2) Genetic determinants involved in pre-disposition to cancer. In this new project, Dr. Gros’ team used chemical carcinogenesis with azoxymethane (AOM) to induce colorectal tumors in mice. They have screened several inbred strains of mice for differences in susceptibility to colorectal cancer induced by AOM, measured by the type, number and size of lesions detected in the colon. In this assay, A/J mice are susceptible while C57BL/6J mice are highly resistant. Using a unique set of AcB/BcA recombinant congenic mouse lines, they have determined that the genetic basis for this difference in susceptibility is caused by a single major locus, that they have named Ccs3.
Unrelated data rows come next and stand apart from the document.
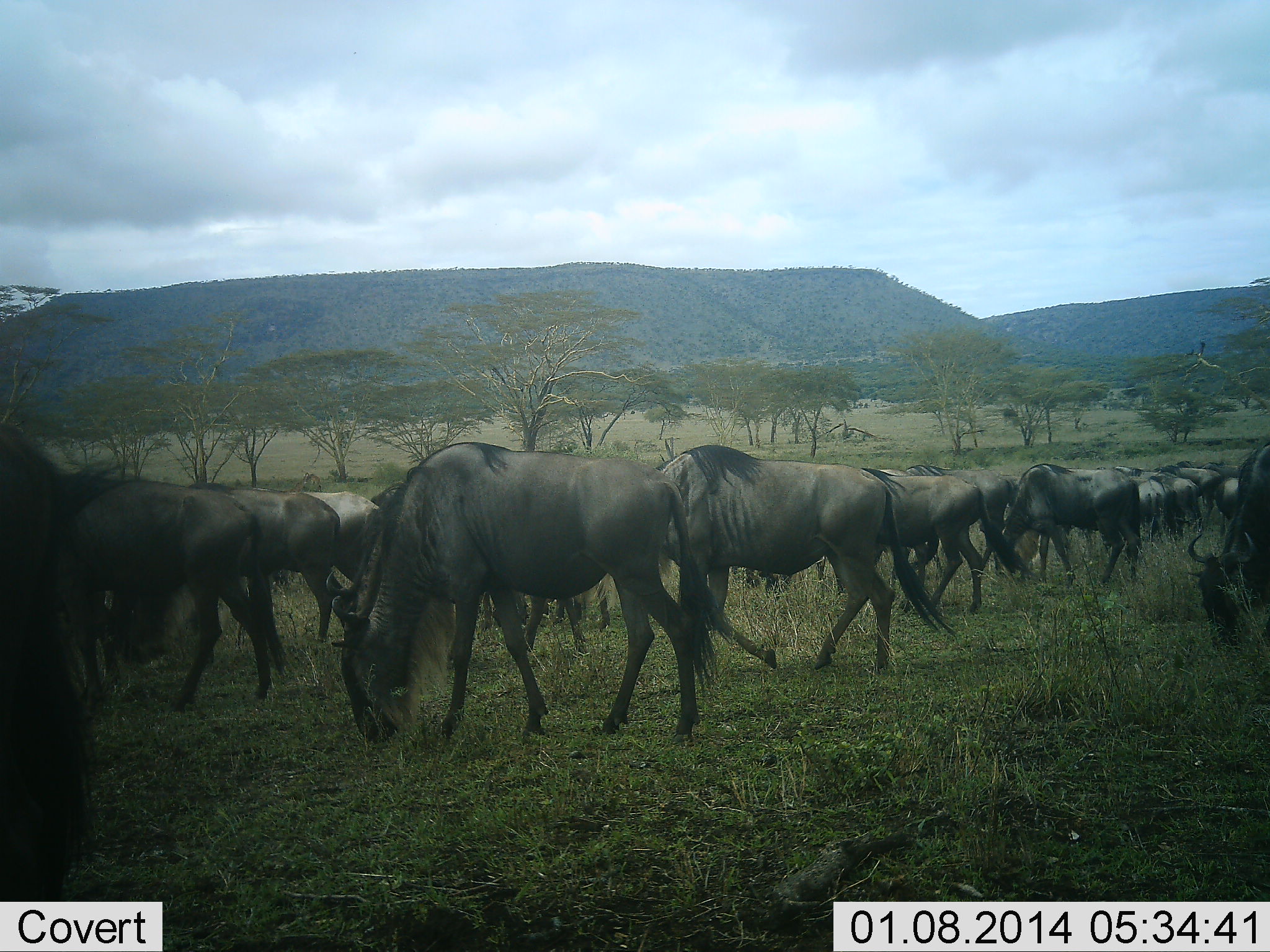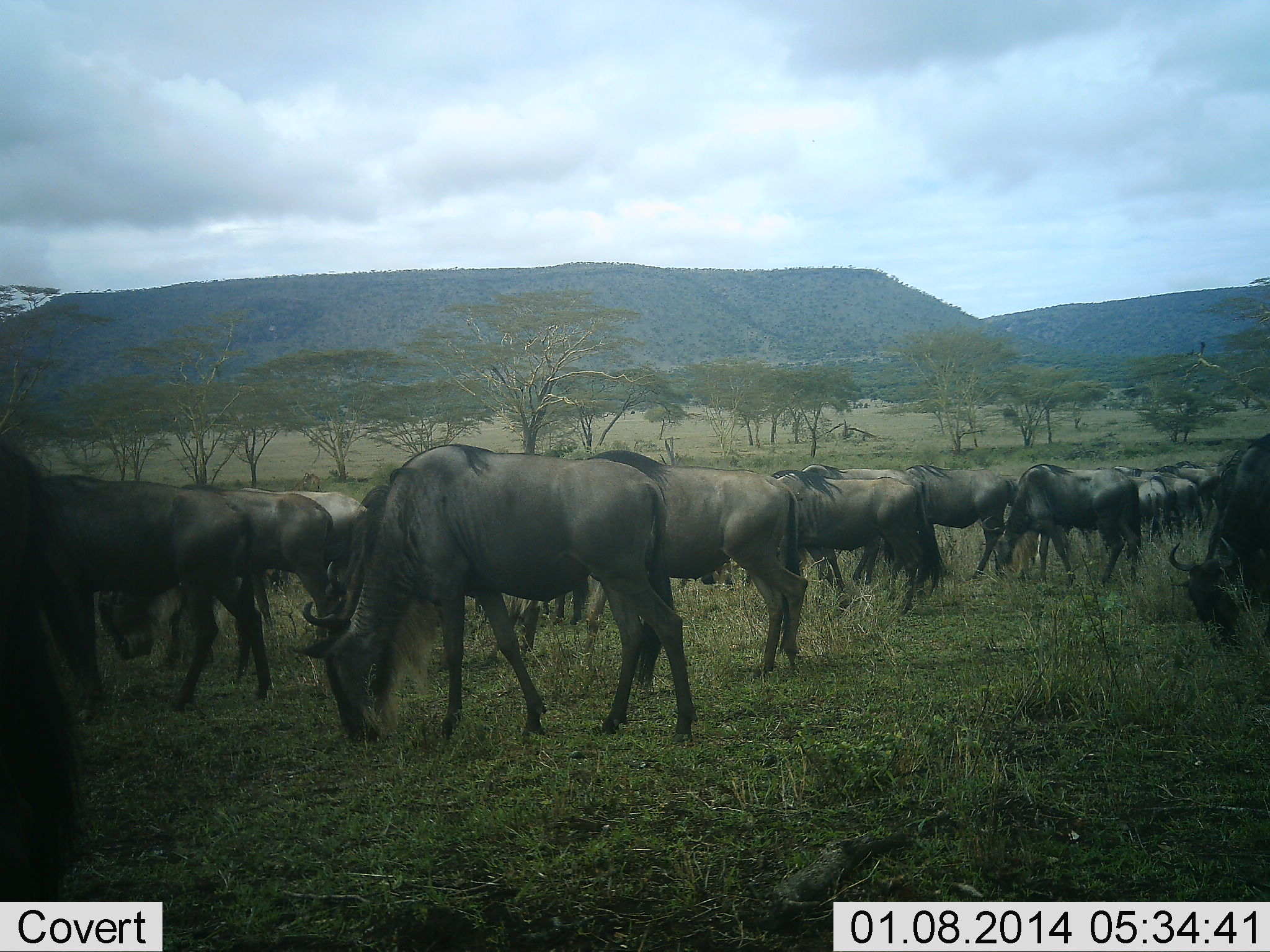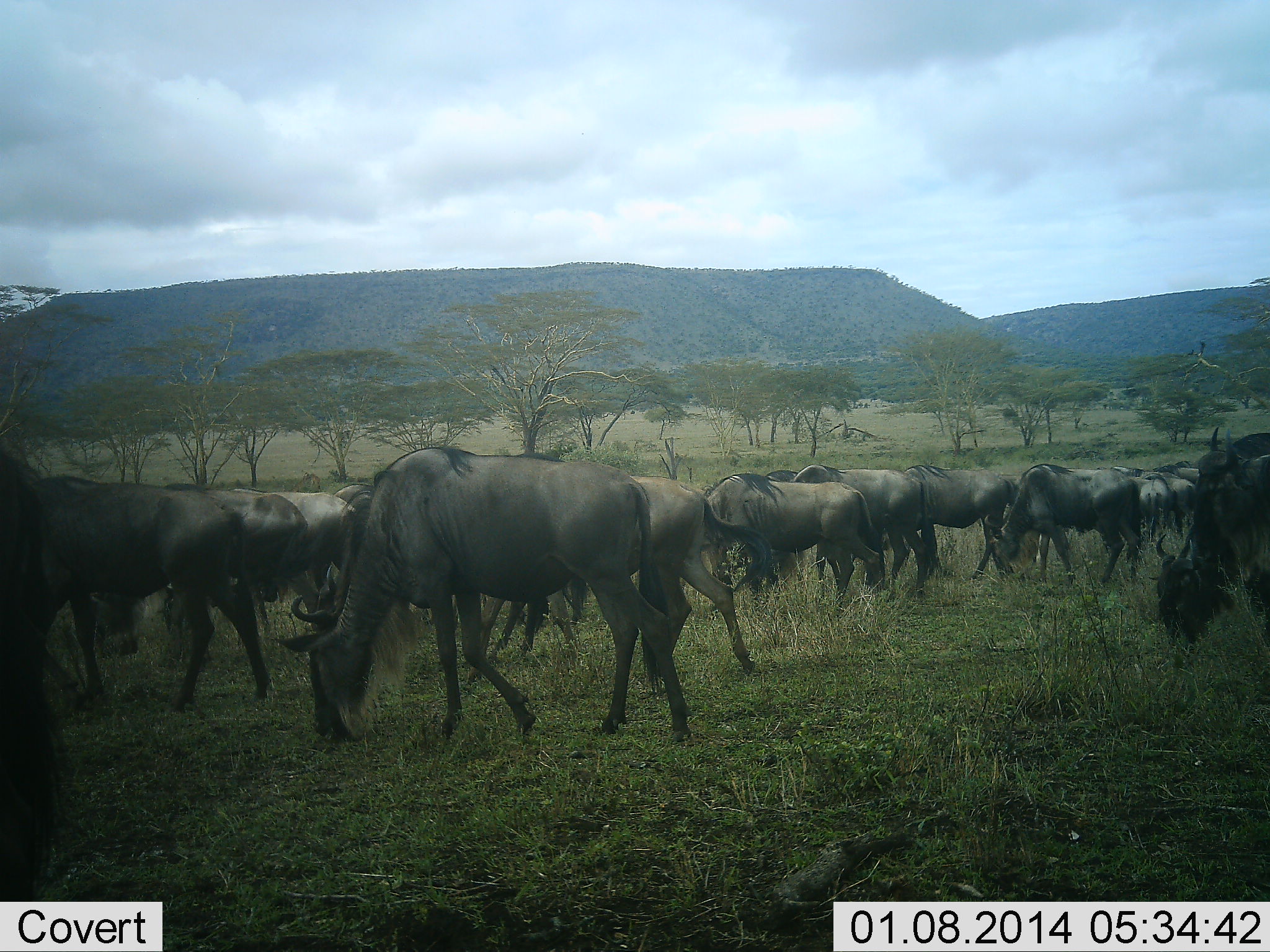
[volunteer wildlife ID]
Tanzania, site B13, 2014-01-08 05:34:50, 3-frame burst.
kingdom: Animalia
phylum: Chordata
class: Mammalia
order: Artiodactyla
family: Bovidae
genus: Connochaetes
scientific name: Connochaetes taurinus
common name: blue wildebeest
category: wildebeest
Wildebeest (blue wildebeest) (Connochaetes taurinus), count 11-50. Behavior (volunteer vote fractions): standing 40%, resting 0%, moving 50%, interacting 0%. Young present (vote fraction): 0%. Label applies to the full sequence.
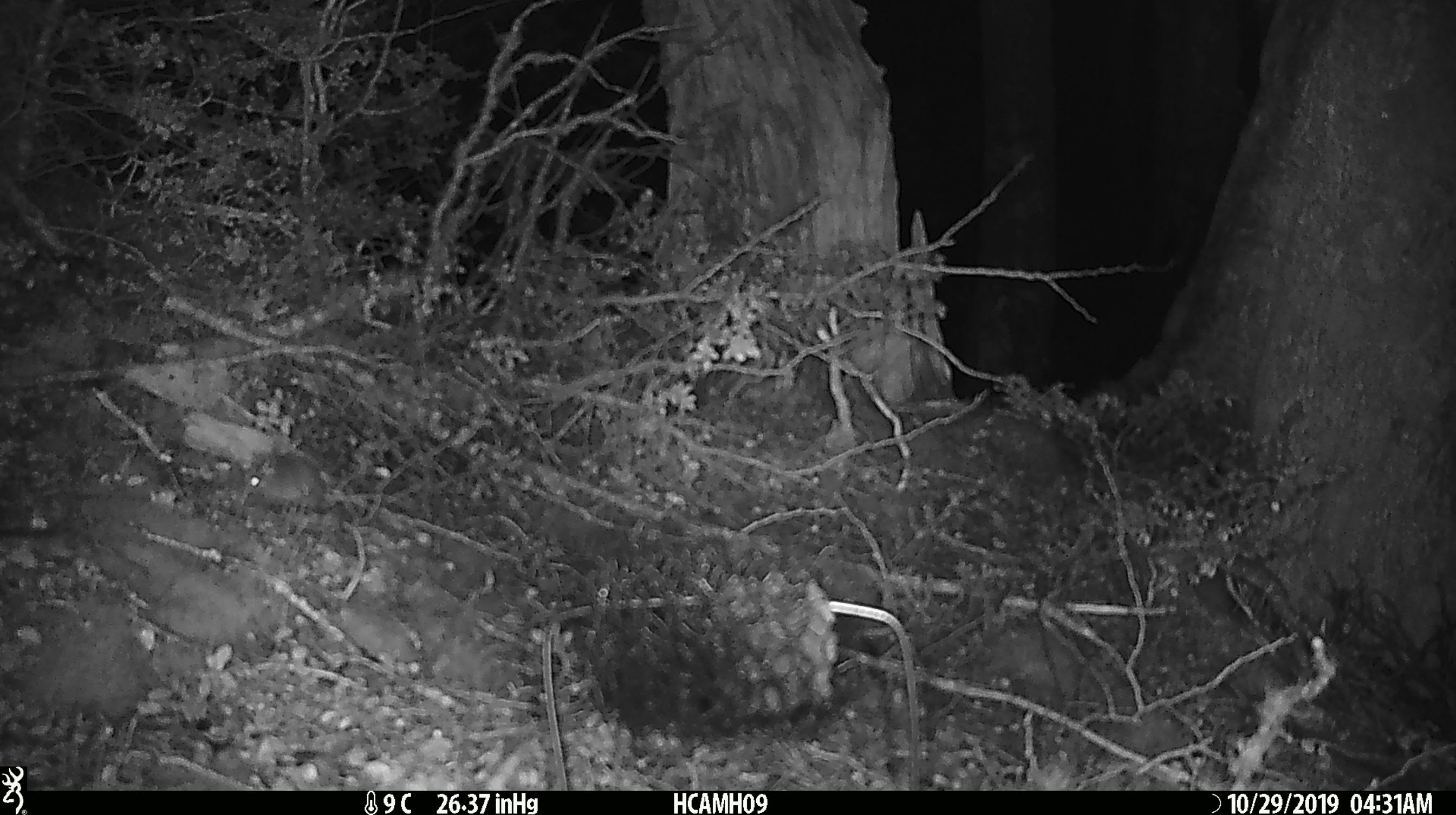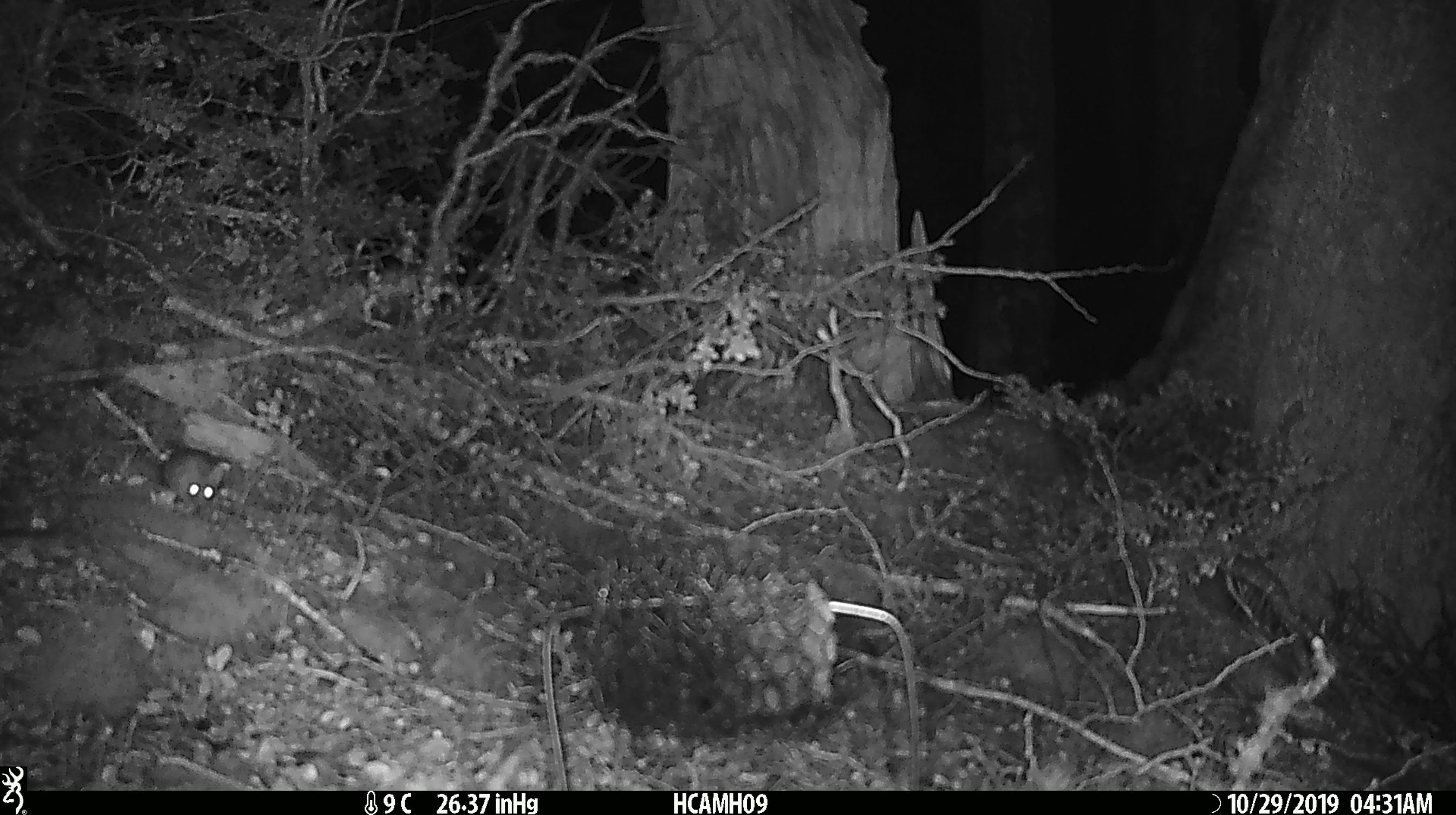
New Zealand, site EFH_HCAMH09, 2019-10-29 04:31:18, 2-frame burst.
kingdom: Animalia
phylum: Chordata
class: Mammalia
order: Rodentia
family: Muridae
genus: Mus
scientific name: Mus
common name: mouse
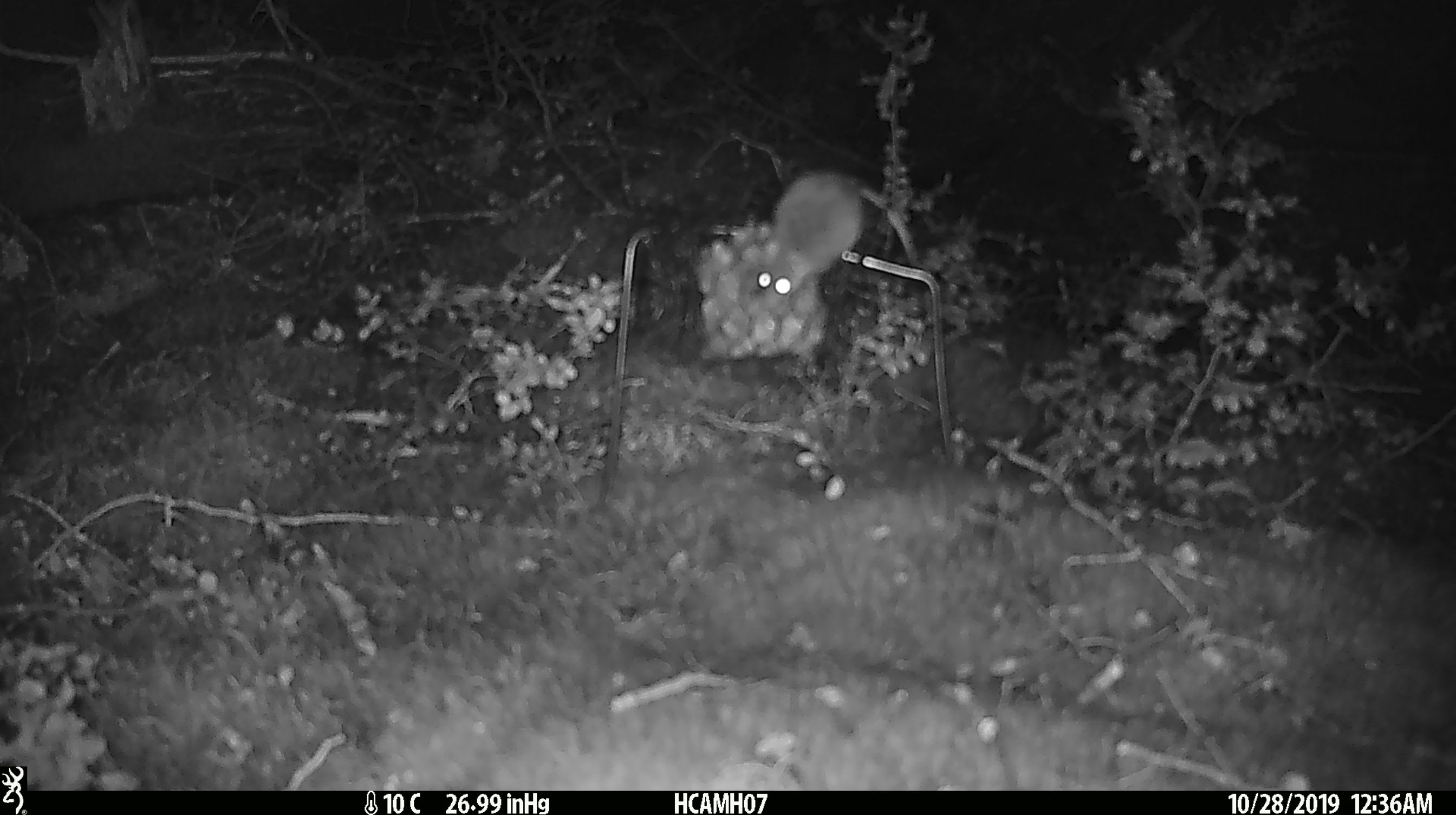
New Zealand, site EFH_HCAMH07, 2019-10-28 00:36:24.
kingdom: Animalia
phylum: Chordata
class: Mammalia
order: Rodentia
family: Muridae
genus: Mus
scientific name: Mus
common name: mouse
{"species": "mouse (Mus)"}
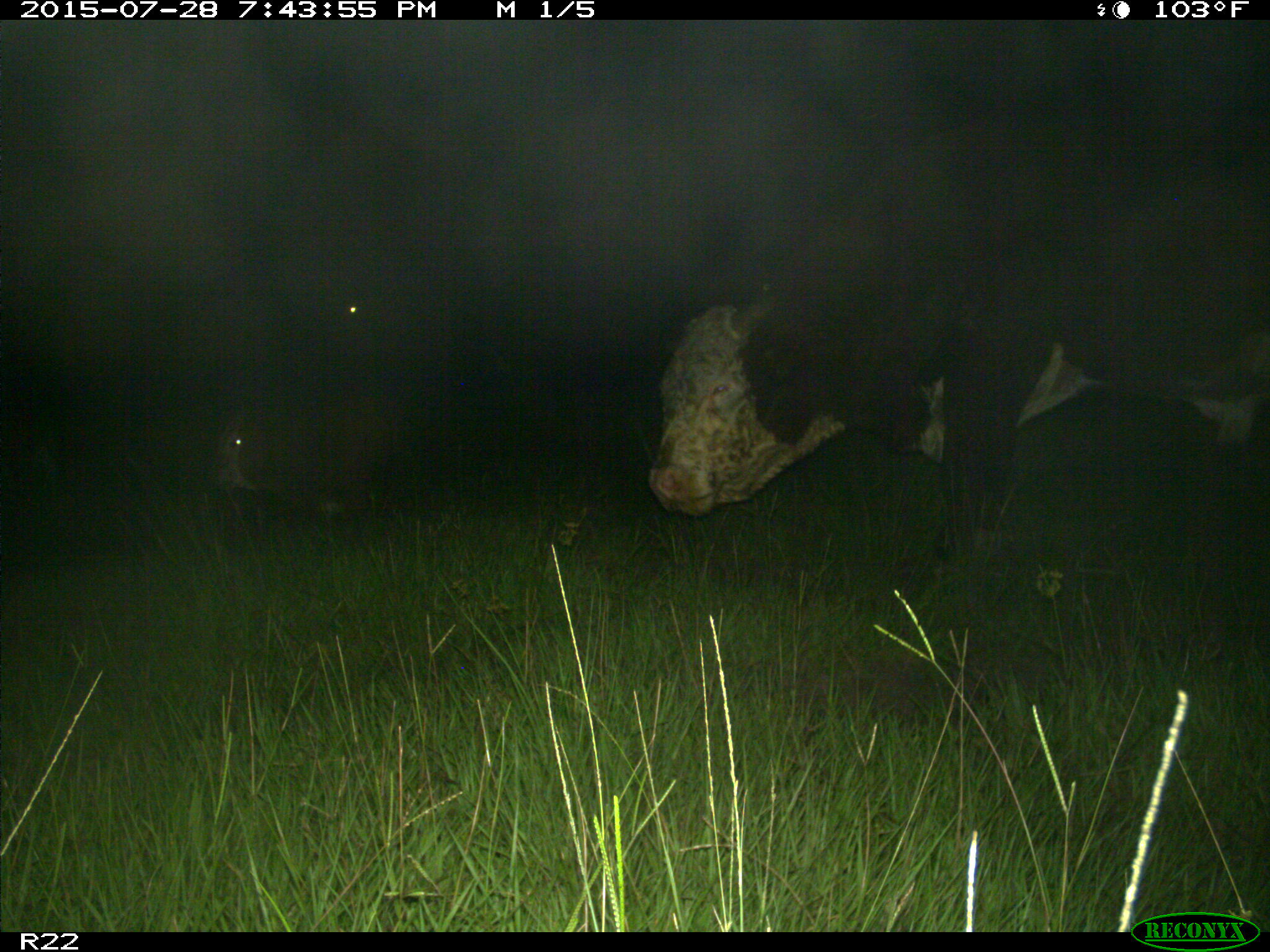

The locus maps on chromosome 3, and the minimal genetic and physical interval for this region contains an estimated ~50 genes. These genes are currently being investigated for their pattern of tissue and cell-specific expression, and for the presence of mutations in either normal tissues or in DNA from tumors emerging in susceptible animals. They are also interrogating human primary tumor samples for alterations in human homologues of the mouse genes present in the Ccs3 interval.
Finally, they have developed a model of inflammation-induced colorectal cancer, induced by dextran sulfate and AOM. They are investigating the genetic basis of differential susceptibility of inbred mouse strains to colorectal tumors induced by this treatment.